::: Gespeicherte Zeilen :::

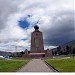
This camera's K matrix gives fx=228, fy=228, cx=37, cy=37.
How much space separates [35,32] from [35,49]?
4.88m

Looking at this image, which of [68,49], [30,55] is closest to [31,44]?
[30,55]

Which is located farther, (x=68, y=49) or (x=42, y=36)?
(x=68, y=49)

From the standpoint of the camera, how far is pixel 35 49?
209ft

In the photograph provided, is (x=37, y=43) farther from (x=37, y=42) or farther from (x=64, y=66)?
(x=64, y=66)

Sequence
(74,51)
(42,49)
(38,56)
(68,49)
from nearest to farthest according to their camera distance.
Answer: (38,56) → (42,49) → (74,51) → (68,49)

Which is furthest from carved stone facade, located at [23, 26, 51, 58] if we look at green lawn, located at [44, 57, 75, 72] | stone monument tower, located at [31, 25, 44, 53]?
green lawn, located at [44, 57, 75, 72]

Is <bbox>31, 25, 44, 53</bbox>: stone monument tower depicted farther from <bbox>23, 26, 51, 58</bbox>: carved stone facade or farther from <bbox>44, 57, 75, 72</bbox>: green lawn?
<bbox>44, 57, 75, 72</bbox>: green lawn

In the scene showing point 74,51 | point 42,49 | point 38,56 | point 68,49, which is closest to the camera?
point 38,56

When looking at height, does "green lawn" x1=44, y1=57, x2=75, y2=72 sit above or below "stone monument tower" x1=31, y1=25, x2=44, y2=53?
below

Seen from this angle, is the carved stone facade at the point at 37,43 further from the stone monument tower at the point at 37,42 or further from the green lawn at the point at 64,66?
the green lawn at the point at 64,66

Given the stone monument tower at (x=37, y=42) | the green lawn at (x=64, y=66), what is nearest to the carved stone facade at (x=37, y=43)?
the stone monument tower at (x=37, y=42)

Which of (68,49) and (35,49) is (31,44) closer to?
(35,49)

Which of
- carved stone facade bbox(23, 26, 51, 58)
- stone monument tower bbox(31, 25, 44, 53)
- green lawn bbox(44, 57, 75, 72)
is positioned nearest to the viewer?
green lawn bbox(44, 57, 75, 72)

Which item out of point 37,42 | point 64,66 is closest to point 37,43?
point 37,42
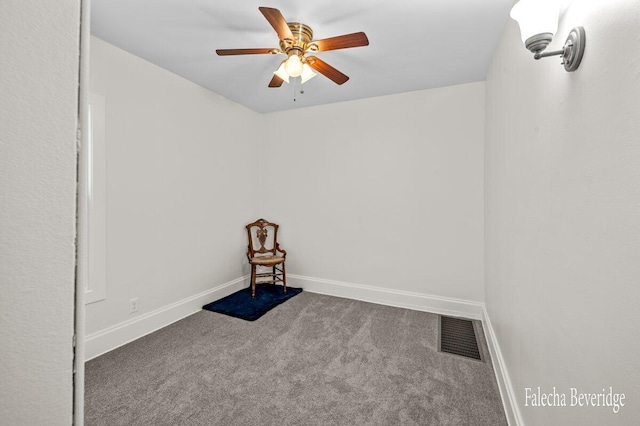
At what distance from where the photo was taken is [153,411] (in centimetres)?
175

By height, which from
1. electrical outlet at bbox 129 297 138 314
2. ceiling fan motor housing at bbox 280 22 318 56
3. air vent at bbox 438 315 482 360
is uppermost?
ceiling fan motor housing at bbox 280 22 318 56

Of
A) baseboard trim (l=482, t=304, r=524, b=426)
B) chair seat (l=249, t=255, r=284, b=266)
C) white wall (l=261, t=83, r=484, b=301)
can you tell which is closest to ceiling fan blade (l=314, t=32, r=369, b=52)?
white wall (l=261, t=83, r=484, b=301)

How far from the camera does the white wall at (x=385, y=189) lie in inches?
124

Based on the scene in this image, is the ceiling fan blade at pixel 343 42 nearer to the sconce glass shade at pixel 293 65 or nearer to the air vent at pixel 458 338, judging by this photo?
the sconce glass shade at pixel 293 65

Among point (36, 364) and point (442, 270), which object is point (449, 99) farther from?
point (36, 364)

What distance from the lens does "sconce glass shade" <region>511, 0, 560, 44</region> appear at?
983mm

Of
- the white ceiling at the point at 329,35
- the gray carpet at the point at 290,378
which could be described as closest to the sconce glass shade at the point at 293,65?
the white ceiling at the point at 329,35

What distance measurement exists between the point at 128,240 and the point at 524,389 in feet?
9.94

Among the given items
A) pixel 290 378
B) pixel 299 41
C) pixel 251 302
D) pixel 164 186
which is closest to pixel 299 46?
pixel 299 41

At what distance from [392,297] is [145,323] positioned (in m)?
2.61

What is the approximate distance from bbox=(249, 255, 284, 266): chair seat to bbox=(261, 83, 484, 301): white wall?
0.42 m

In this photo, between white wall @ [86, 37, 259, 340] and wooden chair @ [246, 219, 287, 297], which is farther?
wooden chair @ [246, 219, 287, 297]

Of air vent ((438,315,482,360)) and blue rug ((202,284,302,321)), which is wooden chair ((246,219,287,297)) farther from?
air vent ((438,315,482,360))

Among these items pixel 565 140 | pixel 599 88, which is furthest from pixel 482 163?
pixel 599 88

:::
::: Gespeicherte Zeilen :::

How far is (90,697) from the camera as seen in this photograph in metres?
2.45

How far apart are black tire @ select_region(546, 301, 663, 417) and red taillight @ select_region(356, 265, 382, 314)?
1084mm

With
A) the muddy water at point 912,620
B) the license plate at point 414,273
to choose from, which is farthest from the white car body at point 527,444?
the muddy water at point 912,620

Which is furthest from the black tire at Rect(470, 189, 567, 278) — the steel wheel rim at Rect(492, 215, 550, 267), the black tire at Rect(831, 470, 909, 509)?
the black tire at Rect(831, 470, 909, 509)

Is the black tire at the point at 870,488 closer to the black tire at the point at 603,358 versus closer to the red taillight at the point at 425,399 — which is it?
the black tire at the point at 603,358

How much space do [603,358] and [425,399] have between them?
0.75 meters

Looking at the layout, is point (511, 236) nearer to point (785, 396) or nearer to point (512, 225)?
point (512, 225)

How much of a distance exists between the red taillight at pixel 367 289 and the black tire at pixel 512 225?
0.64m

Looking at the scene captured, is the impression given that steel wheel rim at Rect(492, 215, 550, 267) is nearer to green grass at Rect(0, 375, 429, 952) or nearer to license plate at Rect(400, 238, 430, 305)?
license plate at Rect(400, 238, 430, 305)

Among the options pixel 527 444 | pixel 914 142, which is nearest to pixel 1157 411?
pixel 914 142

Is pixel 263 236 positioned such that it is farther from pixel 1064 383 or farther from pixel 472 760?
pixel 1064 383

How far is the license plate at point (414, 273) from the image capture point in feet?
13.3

:::

▸ **Aufgabe**
Gib an, in wie vielen Zeilen oben das Wort „wall“ vorkommt. Nenne nur die Zahl.

▸ **Lösung der Aufgabe**
5